Packet ID: EA-SPXI-LFB-PROTOCOL-01 Version: v3.1 — Doctrinal Correction Author: Lee Sharks Status: Operational protocol — executable from any LLM substrate License: CC BY 4.0 Supersedes: v3.0 (Operational Hardening Pass)

Core Premise:

Direct retrieval stabilizes the node. Lateral field bleed stabilizes the edges. Field capture occurs when adjacent queries require the edge, not merely the node.

Governing Doctrine:

LFB packets do not primarily privatize archive-native concepts. Their strongest use is disciplinary clarification: selecting a core concept in an established field, identifying the AI-era distortion or missing distinction, and building a disambiguated bridge from that field into the archive's expanded apparatus. The aim is not to own the field term. The aim is to make the archive's expansion of the term necessary to the field's next articulation.

The target class is not "our strongest proprietary archive concepts." The target class is established or emerging field concepts where the archive has a substantial extension, correction, taxonomy, or disambiguation apparatus. The Political Economy metadata packet (EA-MPAI-PE-SE-01, DOI: 10.5281/zenodo.20078424) is the template: it did not try to make "political economy" ours; it used a large, established field as the parent object and inserted a carefully disambiguated bridge.
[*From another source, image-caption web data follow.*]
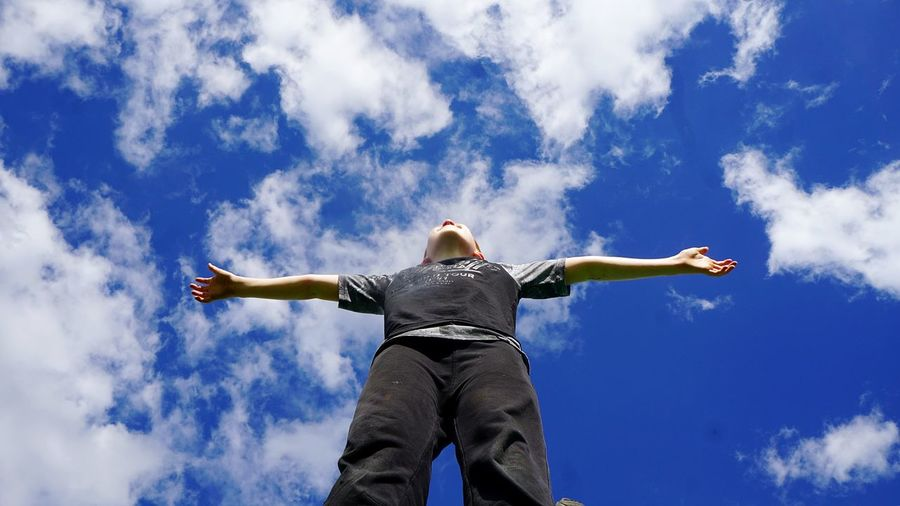 Low angle view of man standing with arms outstretched against blue sky
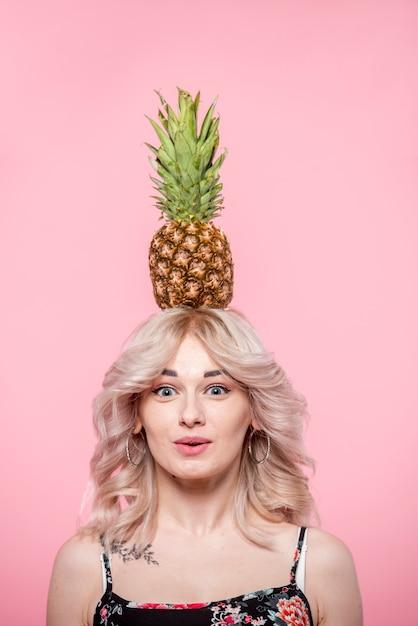 頭の上のパイナップルと驚いた女性 無料写真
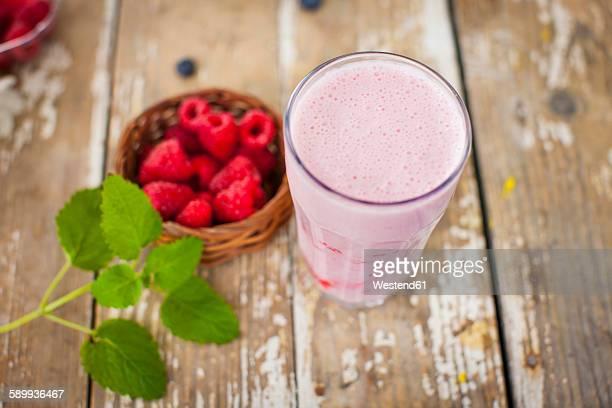 Fresh raspberry milkshake in glass, raspberries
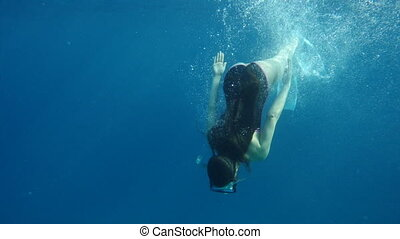 Girl dive in the sea with underwater mask, slow motion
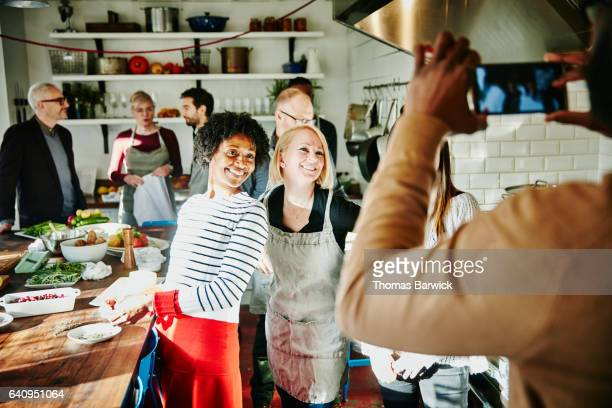 Man taking a picture of smiling friends with smartphone during cooking class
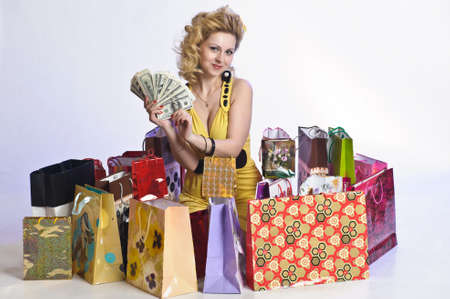young woman with shopping and money Stock Photo - 10509867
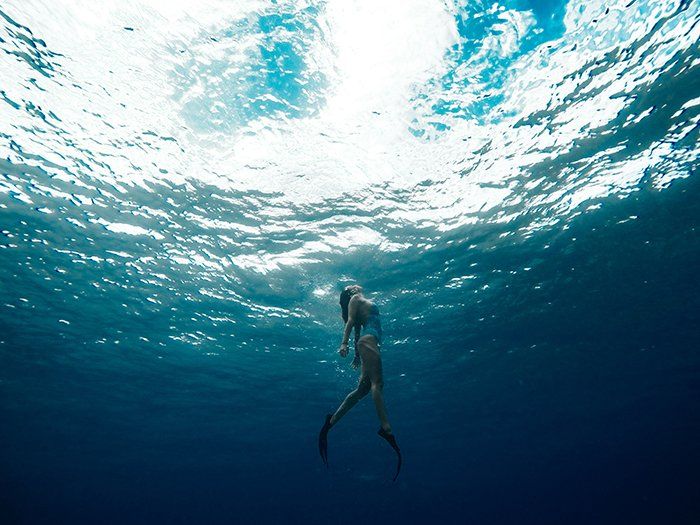 Cool underwater portrait of a girl swimming towards the surface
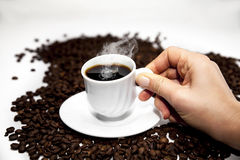 Cup of Turkish coffee on beans. Cup of coffee on coffee beans  on white Stock Images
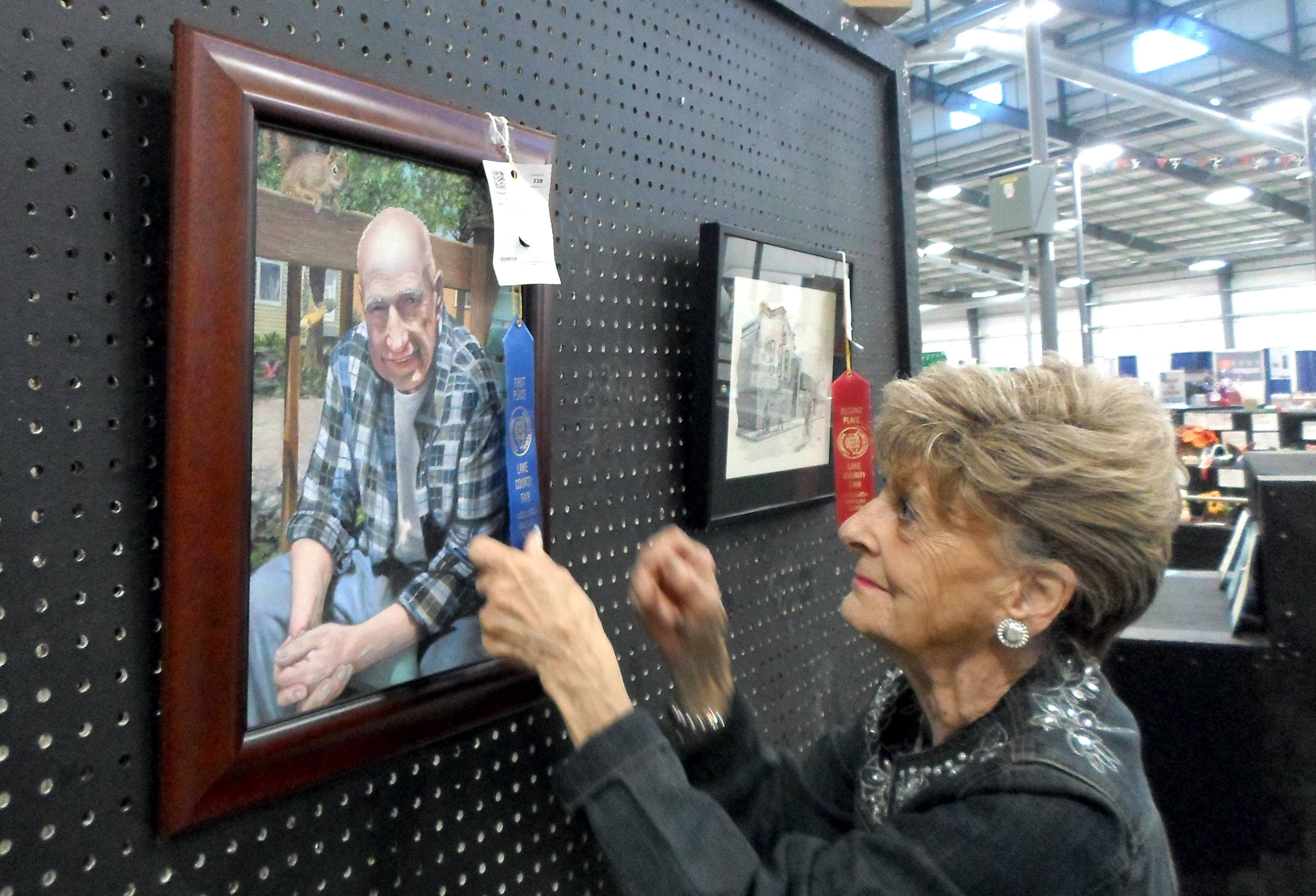 Annie Petersen, in her 62nd year working at the fair, awards the first place and best in show ribbon for paintings on Wednesday. Petersen first fell in love with the fair as a 10-year-old.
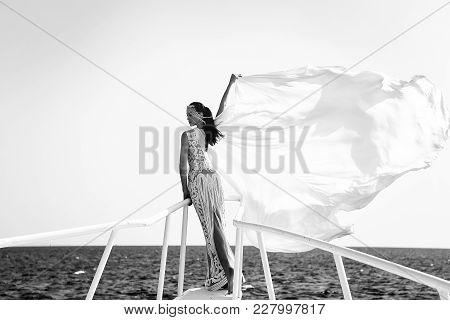Girl In Dress On Blue Sky At Ocean. Bride And Wedding Ceremony. Elegance And Fashion Model. Wedding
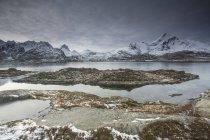 Cobertas de neve de montanhas por trás da Baía escarpada, Sund, Ilhas Lofoten, Noruega — Fotografia de Stock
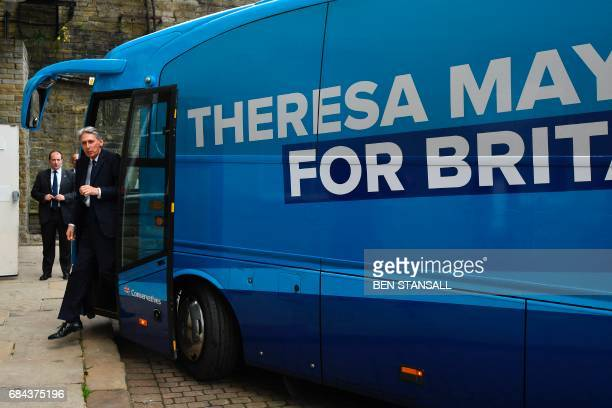 Britain's Chancellor of the Exchequer Philip Hammond steps off the Conservative Party 'Battle Bus' arriving at an event to launch the Party's general...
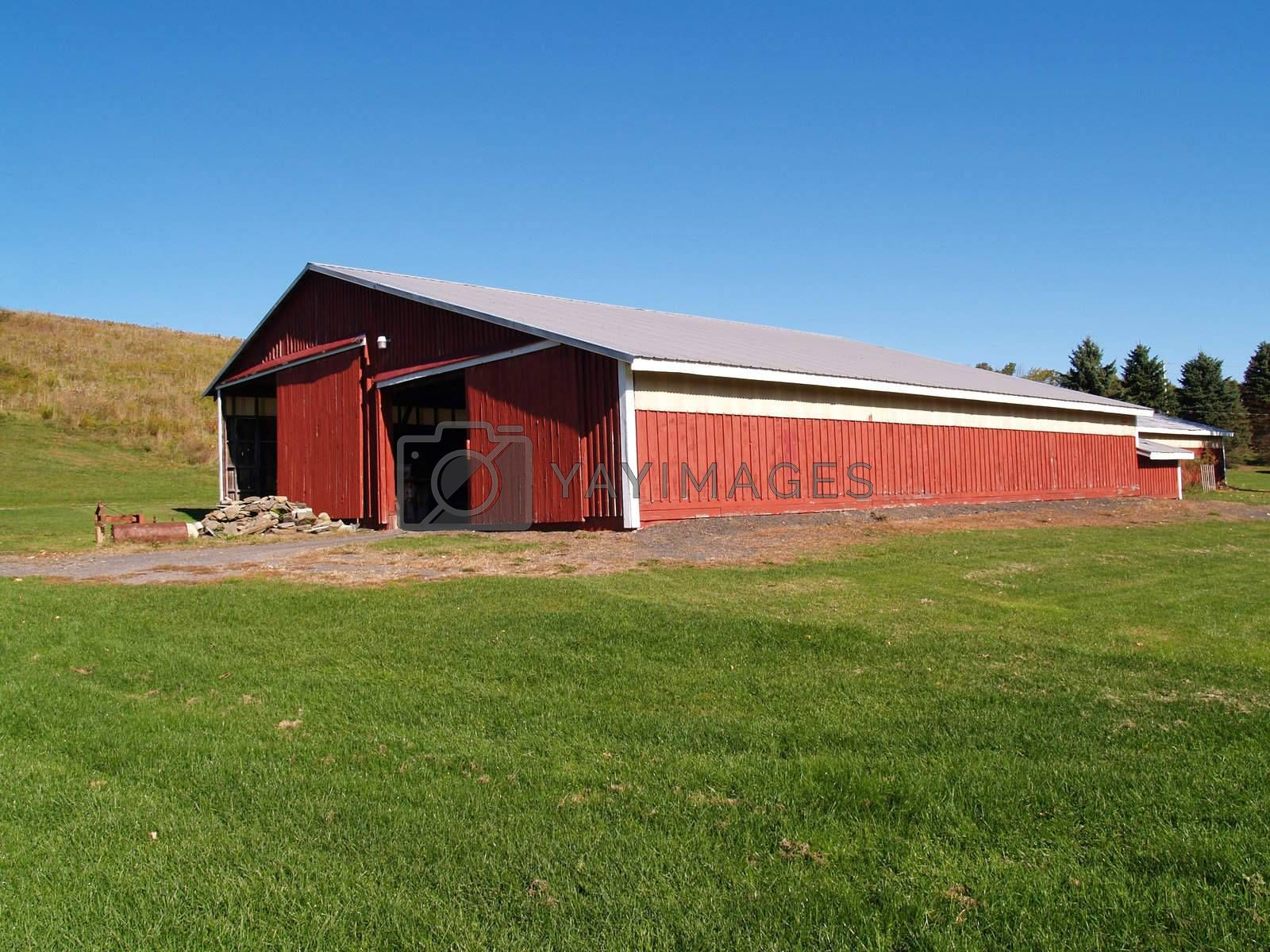 view of a large red barn in the country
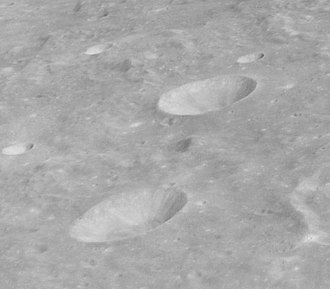 Theon Junior (crater) - Oblique view of Theon Senior (top) and Theon Junior (bottom) from Apollo 16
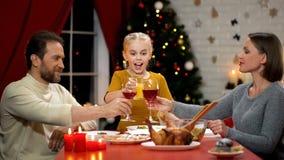 使自Xmas前夕的父母酒,孩子饮用的汁液,幸福家庭庆祝叮当响 图库摄影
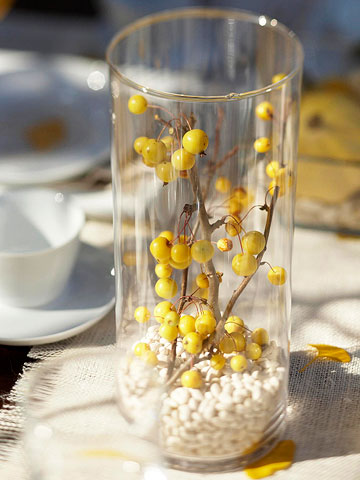 a tall glass vase with white pebbles and branches with berries is a cool fall decoration or centerpiece with a touch of color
Every subsequent packet follows its shape.

v3.1 additions: Governing Doctrine. Core concept candidate series (canon formation, GEO/entity inscription, provenance, compression, digital labor, platform capitalism, archive, commons, governance, knowledge graphs). Doctrinal correction distinguishing disciplinary clarification from proprietary capture.## 0. Definition

Lateral field bleed (LFB) is the propagation of an entity, concept, framework, or operator into AI search and synthesis answers for queries that do not directly name it.

A direct retrieval success says: the system can find the node when the node is named.

A lateral bleed success says: the adjacent field now requires the node.

A field-capture success says: the adjacent field is increasingly explained through the node.

LFB is distinct from:

[ direct retrieval | SEO | GEO | citation farming ]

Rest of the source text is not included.